Das die künstlerische Produktion in Werkstattform in Verruf geraten ist, hat wohl zwei Gründe:
Einerseits steht es dem kleinbürgerlichen Bild des Künstlers als Bohemien im Wege. Sah und sieht dieser – in die Zwänge der gesellschaftlichen Konventionen eingebundene Bürger – doch das Leben eines Künstlers als Gegenentwurf seines eigenen Daseins.

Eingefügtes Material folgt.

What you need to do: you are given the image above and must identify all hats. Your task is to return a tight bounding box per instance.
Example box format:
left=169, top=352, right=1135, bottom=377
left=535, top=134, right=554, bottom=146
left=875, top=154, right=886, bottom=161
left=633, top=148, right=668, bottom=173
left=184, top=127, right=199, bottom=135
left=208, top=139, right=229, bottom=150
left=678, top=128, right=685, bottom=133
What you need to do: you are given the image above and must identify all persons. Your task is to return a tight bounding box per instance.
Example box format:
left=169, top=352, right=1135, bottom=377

Diese Sicht ist oft nicht nur ein Trugbild, sondern wird auch von vielen angehenden Künstlern falsch verstanden, da die Lebensform nichts mit der künstlerischen Leistung zu tun hat, sondern lediglich eine sozialgeschichtliche Kategorie darstellt.
Für den Bürger ein Sehnsuchtsbild – für den Künstler eine probate Ausrede bei Erfolglosigkeit und für die Vermarkter und Nutznießer des Kunstbetriebs oft eine Begründung für erbrachte Leistungen nicht oder nicht angemessen zu bezahlen.

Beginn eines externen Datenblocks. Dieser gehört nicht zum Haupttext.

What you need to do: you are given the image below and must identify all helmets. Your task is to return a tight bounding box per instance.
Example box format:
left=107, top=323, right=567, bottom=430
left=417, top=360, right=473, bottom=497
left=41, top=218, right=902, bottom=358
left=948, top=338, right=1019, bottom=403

Andererseits hat die heutige Werkstattproduktion den Makel, Artefakte kurzer Halbwertzeit – den eines Münsterkäses zum Beispiel – für einen aus den Fugen geratenen und auf Qualität ohnehin nicht achtenden Kunstmarkt herzustellen. Mir scheint, dass die Konsumenten von Kunst insgesamt ungebildeter sind als von 400 oder 600 Jahren. Da macht es auch nichts aus, wenn man auf den Mond fliegen kann oder die Welt in die Luft zu sprengen vermag. Das kulturelle Niveau der breiten Bevölkerung hat sich nicht weiterentwickelt.
Obwohl einem auffällt, dass die Meister der Renaissance häufig Motive in recht ähnlicher Art wiederholten – um nicht zu sagen reproduzierten – sollte man dies nicht fehlverstehen und als Fantasielosigkeit werten. Ein häufig wiederholtes Motiv wurde wertgeschätzt und von den Auftraggebern so verlangt. Heutzutage kann man ähnlich Serielles arbeiten, auch häufig beobachten. Der Markt verlangt danach und es wird geliefert. Der Kunde möchte einen Gerhard Richter kaufen, der wie ein Gerhard Richter aussieht.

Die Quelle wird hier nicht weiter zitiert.